TASK INSTRUCTIONS:
Update the material below by replacing "raised arm" with "lifted arm" and changing nothing else. Leave the pictures out of your answer.

RECORDS TO USE:
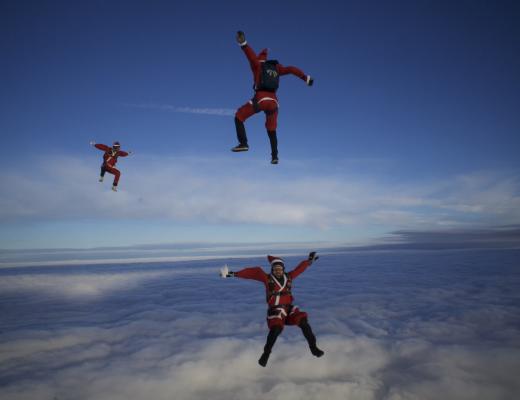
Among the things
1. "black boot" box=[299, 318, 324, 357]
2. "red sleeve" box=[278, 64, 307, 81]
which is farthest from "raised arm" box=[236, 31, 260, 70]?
"black boot" box=[299, 318, 324, 357]

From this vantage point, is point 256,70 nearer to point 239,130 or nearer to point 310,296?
point 239,130

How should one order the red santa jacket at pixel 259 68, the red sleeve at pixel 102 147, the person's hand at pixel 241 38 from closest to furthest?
the person's hand at pixel 241 38
the red santa jacket at pixel 259 68
the red sleeve at pixel 102 147

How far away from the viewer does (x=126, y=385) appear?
6.68 meters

THE REPLY:
Among the things
1. "black boot" box=[299, 318, 324, 357]
2. "red sleeve" box=[278, 64, 307, 81]
which is farthest from "lifted arm" box=[236, 31, 260, 70]?
"black boot" box=[299, 318, 324, 357]

From this vantage point, is point 256,70 nearer to point 239,130 or nearer to point 310,296?
point 239,130

How should one order the red santa jacket at pixel 259 68, the red sleeve at pixel 102 147, the person's hand at pixel 241 38 from closest to furthest?
the person's hand at pixel 241 38
the red santa jacket at pixel 259 68
the red sleeve at pixel 102 147

How far away from the viewer does (x=126, y=385) appear?
6.68 meters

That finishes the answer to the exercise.